For several years the Baltimore Ravens were consistently one of the best defenses in the NFL. One of the main reasons for that was the presence of former Arizona State standout Terrell Suggs off the edge. He was dominant at times as a pass rusher and even earned a defensive player of the year award.
On the other side of the Ravens defense for many seasons was a fairly anonymous player. He didn't produce a ton of sacks and didn't go to Pro Bowls, but outside linebacker Jarret Johnson was one of the best at setting the edge versus the run out of anyone in the NFL.
There was not a lot of flash to his game. He just did his job and teams struggled to run to his side of the defense.
When I watched new UCLA outside linebacker commit Cassius Peat, I thought of Jarret Johnson. A player who might not be an explosive player as a pass rusher off the edge, but does a damn good job setting it versus the run.
Here's an example of how Peat does that:
Peat is lined up as an edge defender on the left side of the defense.

> EXTRACTED MATERIAL:
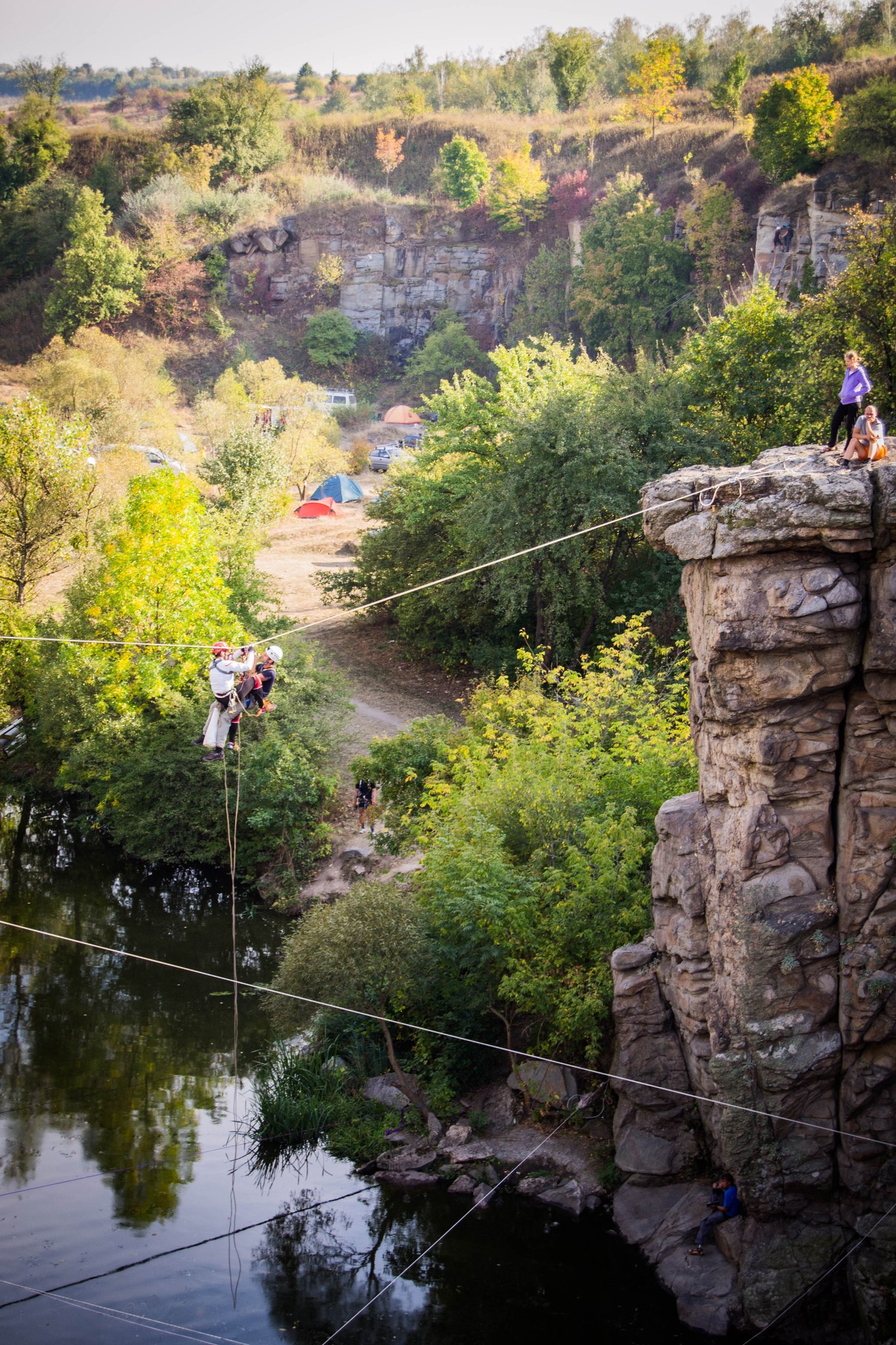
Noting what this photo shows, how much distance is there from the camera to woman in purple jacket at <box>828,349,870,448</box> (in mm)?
11773

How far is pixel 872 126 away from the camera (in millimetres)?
33969

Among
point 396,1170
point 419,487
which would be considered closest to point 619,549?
point 419,487

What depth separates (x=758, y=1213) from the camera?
1233 centimetres

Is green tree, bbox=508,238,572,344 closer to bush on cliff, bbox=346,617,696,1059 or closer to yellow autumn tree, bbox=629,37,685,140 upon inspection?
yellow autumn tree, bbox=629,37,685,140

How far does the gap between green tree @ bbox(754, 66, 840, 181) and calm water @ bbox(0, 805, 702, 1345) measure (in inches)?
1407

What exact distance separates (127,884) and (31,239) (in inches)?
2048

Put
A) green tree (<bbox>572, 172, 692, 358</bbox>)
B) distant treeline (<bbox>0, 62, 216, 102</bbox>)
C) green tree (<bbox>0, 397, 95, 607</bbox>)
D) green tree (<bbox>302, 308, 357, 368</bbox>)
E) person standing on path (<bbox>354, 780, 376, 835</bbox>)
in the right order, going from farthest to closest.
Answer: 1. distant treeline (<bbox>0, 62, 216, 102</bbox>)
2. green tree (<bbox>302, 308, 357, 368</bbox>)
3. green tree (<bbox>572, 172, 692, 358</bbox>)
4. green tree (<bbox>0, 397, 95, 607</bbox>)
5. person standing on path (<bbox>354, 780, 376, 835</bbox>)

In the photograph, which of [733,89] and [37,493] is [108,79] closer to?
[733,89]

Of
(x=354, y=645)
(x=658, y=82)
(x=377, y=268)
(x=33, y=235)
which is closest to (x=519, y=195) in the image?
(x=377, y=268)

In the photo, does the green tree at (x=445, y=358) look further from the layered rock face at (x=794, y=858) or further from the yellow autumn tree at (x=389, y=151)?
the layered rock face at (x=794, y=858)

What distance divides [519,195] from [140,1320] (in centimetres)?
5881

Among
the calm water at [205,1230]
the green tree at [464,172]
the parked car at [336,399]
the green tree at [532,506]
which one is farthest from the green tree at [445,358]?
the calm water at [205,1230]

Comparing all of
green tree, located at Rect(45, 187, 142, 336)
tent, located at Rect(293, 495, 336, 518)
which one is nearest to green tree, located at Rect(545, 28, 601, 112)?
green tree, located at Rect(45, 187, 142, 336)

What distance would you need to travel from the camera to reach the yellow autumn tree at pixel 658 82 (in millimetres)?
55969
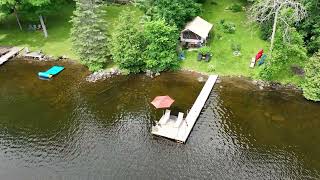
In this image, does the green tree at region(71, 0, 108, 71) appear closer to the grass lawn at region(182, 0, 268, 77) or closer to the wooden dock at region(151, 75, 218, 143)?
the grass lawn at region(182, 0, 268, 77)

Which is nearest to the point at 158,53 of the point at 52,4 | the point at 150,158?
the point at 150,158

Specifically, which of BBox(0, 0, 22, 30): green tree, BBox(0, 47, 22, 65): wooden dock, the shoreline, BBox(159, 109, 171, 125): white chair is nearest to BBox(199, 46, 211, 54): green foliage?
the shoreline

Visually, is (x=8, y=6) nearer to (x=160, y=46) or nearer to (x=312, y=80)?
(x=160, y=46)

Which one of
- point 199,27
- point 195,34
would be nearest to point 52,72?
point 195,34

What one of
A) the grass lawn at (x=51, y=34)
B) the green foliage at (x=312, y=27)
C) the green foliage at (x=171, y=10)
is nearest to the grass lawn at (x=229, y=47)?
the green foliage at (x=171, y=10)

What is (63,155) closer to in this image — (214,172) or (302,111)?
(214,172)

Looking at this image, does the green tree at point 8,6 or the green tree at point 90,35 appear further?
the green tree at point 8,6

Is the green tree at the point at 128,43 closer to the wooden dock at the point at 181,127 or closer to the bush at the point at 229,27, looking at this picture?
the wooden dock at the point at 181,127
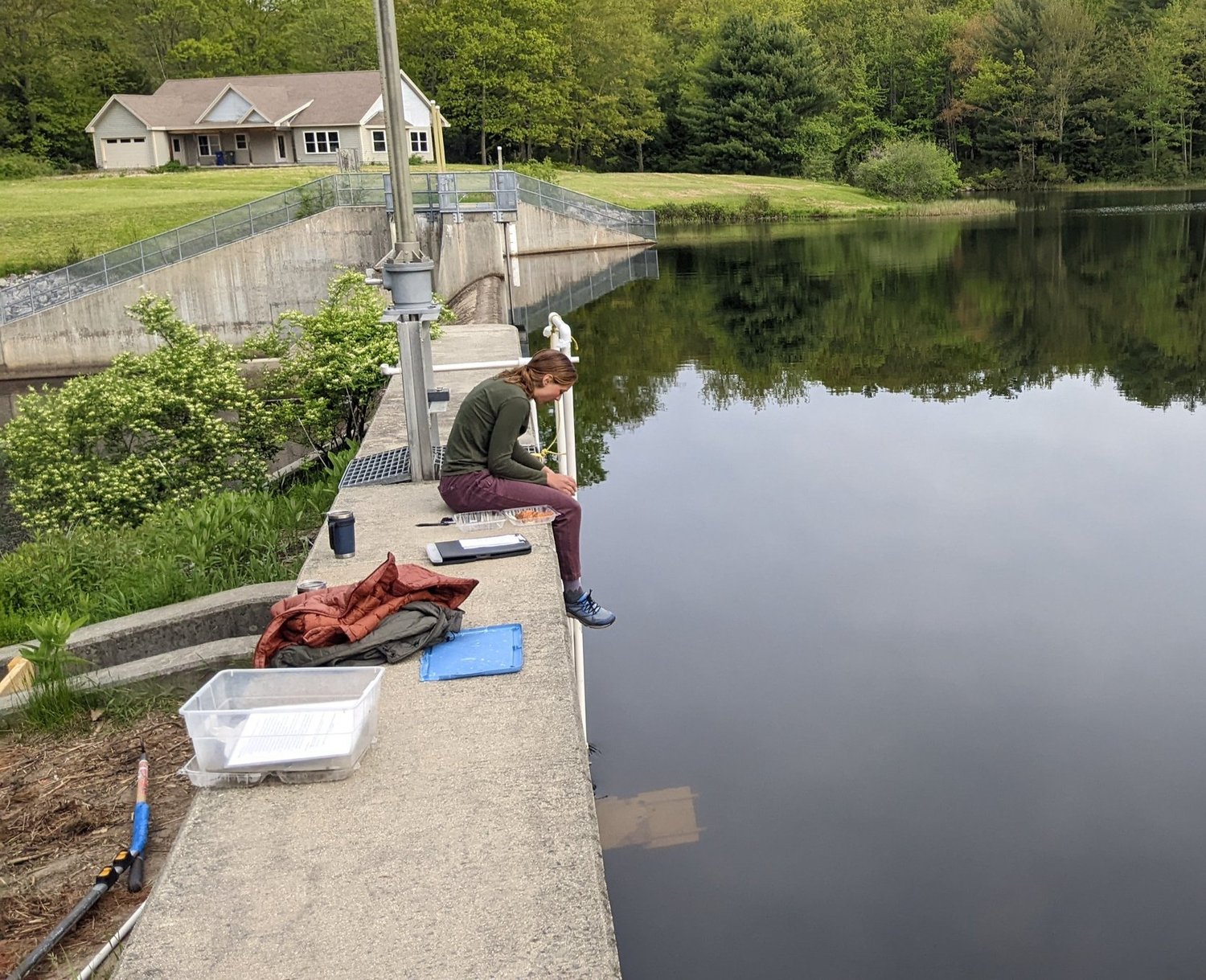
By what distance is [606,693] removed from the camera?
9.42 metres

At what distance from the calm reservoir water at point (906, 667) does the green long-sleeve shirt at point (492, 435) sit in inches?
84.2

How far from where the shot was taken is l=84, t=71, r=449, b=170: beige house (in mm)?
66688

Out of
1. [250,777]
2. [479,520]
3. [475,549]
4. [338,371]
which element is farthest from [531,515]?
[338,371]

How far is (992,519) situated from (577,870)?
34.4 ft

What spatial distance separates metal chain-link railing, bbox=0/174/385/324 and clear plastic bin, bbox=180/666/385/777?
1036 inches

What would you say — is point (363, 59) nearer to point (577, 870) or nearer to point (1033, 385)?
point (1033, 385)

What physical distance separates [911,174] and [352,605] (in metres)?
69.3

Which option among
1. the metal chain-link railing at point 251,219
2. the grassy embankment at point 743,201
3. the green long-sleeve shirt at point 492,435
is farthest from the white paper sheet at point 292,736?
the grassy embankment at point 743,201

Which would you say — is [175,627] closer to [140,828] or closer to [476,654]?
[140,828]

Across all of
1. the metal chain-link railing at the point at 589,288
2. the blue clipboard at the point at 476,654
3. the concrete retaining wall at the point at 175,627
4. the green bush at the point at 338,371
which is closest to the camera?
the blue clipboard at the point at 476,654

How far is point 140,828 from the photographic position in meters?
5.29

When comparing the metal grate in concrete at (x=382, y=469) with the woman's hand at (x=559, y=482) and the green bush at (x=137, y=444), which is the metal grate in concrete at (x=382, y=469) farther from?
the green bush at (x=137, y=444)

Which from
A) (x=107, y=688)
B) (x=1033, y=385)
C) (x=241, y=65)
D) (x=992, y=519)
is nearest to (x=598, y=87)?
(x=241, y=65)

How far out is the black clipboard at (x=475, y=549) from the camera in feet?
22.7
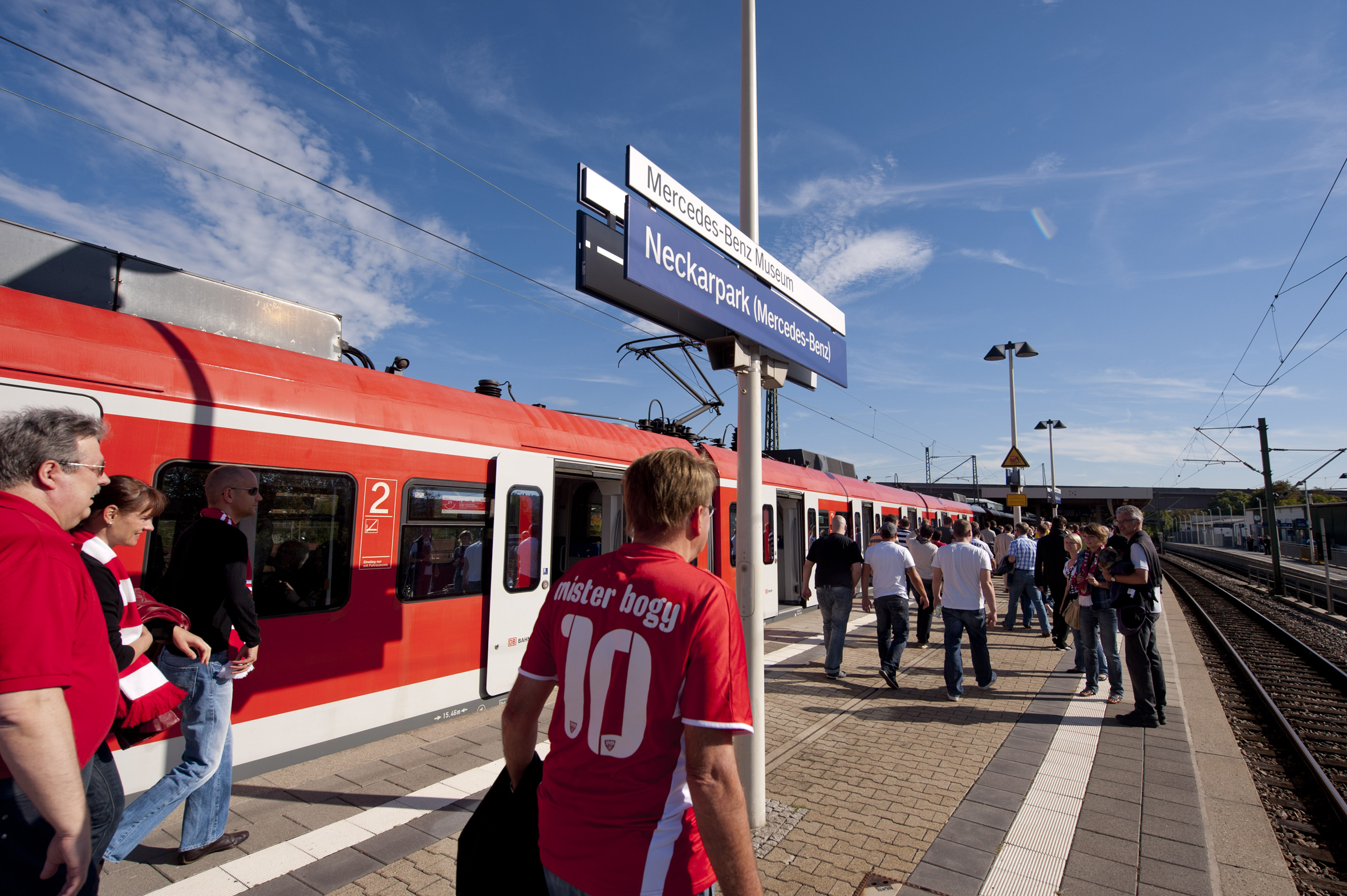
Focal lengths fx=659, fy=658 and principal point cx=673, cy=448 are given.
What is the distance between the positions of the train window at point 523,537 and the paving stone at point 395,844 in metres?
2.31

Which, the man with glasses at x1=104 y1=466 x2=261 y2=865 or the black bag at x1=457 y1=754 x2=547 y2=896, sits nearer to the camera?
the black bag at x1=457 y1=754 x2=547 y2=896

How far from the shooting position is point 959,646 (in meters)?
6.43

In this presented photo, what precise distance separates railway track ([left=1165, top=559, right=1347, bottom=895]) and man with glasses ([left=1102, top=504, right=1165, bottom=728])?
2.53ft

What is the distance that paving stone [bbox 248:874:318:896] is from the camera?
9.86 feet

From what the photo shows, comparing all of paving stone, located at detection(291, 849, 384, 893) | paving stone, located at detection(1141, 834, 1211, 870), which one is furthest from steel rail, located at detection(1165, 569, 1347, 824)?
paving stone, located at detection(291, 849, 384, 893)

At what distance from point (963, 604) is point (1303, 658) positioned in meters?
7.89

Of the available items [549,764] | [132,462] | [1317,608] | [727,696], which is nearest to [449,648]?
[132,462]

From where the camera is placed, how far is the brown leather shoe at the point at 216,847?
3230mm

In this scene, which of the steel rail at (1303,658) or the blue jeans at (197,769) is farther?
the steel rail at (1303,658)

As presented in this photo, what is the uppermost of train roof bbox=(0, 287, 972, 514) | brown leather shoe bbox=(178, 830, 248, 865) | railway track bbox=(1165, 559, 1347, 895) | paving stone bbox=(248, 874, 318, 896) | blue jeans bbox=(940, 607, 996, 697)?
train roof bbox=(0, 287, 972, 514)

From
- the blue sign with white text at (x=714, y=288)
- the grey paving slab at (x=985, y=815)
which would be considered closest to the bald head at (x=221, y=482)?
the blue sign with white text at (x=714, y=288)

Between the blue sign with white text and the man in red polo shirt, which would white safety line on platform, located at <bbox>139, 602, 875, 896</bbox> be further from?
the blue sign with white text

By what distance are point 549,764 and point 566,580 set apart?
1.53 feet

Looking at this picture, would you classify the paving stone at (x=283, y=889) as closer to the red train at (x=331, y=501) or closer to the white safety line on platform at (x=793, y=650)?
the red train at (x=331, y=501)
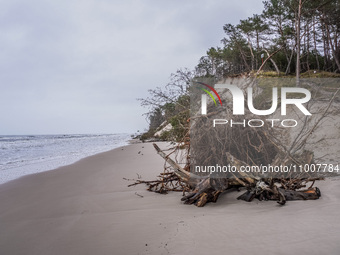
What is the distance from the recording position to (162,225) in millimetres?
3293

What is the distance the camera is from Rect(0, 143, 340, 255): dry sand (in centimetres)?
254

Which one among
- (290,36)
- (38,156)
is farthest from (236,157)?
(290,36)

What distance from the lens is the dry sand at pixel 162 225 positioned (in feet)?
8.35

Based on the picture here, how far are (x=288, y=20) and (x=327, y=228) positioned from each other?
29507mm

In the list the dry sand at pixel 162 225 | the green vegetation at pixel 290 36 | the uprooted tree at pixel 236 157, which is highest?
the green vegetation at pixel 290 36

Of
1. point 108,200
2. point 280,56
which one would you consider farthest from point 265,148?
point 280,56

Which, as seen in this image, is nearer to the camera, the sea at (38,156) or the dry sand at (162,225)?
the dry sand at (162,225)

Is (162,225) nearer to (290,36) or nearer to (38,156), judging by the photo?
(38,156)

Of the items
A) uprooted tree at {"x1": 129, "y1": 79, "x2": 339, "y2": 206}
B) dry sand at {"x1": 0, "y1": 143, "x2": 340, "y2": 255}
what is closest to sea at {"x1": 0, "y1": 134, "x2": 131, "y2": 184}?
dry sand at {"x1": 0, "y1": 143, "x2": 340, "y2": 255}

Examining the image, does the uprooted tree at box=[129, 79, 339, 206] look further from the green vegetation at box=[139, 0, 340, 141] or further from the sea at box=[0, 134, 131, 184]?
the green vegetation at box=[139, 0, 340, 141]

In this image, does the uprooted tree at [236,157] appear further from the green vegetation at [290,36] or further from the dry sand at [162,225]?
the green vegetation at [290,36]

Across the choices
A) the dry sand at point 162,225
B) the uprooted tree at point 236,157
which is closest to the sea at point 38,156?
the dry sand at point 162,225

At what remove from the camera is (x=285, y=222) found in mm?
2961

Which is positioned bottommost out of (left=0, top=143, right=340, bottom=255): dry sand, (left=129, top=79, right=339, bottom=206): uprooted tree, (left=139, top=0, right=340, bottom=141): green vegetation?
(left=0, top=143, right=340, bottom=255): dry sand
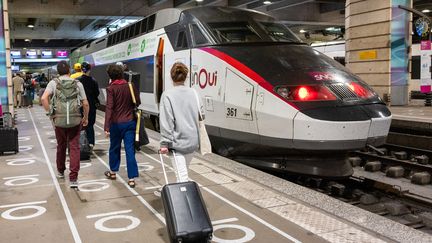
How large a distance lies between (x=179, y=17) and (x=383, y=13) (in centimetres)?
822

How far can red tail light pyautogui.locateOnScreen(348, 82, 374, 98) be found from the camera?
6452mm

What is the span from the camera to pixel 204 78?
7473 mm

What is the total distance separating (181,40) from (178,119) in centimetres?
478

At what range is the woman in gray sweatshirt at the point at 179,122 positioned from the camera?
413 cm

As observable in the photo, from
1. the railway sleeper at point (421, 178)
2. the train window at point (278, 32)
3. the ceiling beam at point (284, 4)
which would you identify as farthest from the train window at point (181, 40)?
the ceiling beam at point (284, 4)

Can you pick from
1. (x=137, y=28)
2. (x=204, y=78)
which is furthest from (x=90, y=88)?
(x=137, y=28)

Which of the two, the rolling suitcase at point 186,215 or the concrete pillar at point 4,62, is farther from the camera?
the concrete pillar at point 4,62

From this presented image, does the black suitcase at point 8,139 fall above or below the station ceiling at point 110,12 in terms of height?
below

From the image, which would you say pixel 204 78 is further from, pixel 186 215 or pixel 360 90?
pixel 186 215

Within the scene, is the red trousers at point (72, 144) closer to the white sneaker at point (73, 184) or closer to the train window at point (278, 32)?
the white sneaker at point (73, 184)

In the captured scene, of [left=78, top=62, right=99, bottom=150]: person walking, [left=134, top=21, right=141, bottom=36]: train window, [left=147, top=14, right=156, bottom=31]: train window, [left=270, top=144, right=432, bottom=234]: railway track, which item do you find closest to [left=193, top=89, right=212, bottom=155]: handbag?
[left=270, top=144, right=432, bottom=234]: railway track

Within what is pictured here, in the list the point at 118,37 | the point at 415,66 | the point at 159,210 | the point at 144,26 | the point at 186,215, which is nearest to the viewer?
the point at 186,215

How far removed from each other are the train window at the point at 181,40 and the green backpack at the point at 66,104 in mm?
3155

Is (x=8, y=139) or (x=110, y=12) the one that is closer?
(x=8, y=139)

> ACTIONS TO TAKE:
A. Decide whether each statement agrees with the text on Cassius Peat, answering yes or no and quoting the words of the text that settle it: (i) Terrell Suggs won a defensive player of the year award. (ii) Jarret Johnson was a regular Pro Bowl selection. (iii) Peat is lined up on the right side of the defense.
B. Transcribe the text on Cassius Peat word for word, starting with "On the other" and going on through "his side of the defense.".
C. Pick up the text on Cassius Peat after its final sentence and continue it.
The items stand apart from the text on Cassius Peat as separate material.

> TASK ANSWERS:
A.
(i) Yes: "even earned a defensive player of the year award"
(ii) No: "didn't go to Pro Bowls"
(iii) No: "Peat is lined up as an edge defender on the left side of the defense"

B.
On the other side of the Ravens defense for many seasons was a fairly anonymous player. He didn't produce a ton of sacks and didn't go to Pro Bowls, but outside linebacker Jarret Johnson was one of the best at setting the edge versus the run out of anyone in the NFL.
There was not a lot of flash to his game. He just did his job and teams struggled to run to his side of the defense.

C.
It's a toss to his side and Peat's job is to set the edge. That means he needs to keep contain on the outside of the play, but also maintain enough leverage to not get washed down the line and leave extra space for the running back to cut it back inside.
Peat keeps his outside leverage, but the back still tries to bounce it outside.
Peat wraps up the back and makes a tackle for loss. Whether the back stayed outside or cut it back in, it didn't matter. Peat made the play for himself or for his teammates whichever way the back chose to go.
The back often takes the easy way out and tries to get whatever he can on the inside on plays like that. That means that a player like Peat doesn't show up on the stat sheet as much even though he would have forced the play inside.
There is certainly some potential for Peat to grow as a pass rusher at the next level. He doesn't flash that same kind of athleticism and explosiveness that UCLA had with Anthony Barr, that they should get with recently signed Takkarist McKinley, or the kind of dynamic potential we've seen from 2016 5 star commit Breland Brandt.
Those other players are more of the Suggs type where Peat is much more similar to Jarret Johnson. There is absolutely nothing wrong with that though. That's why Peat is still considered a 4 star player according to 247Sports composite rankings.
He's built to physically compete at the college level right now and should be able to step in and compete for playing time early in his career. I don't see him being a dynamic pass rusher, but he has the chance to develop into a very good edge defender for the Bruins.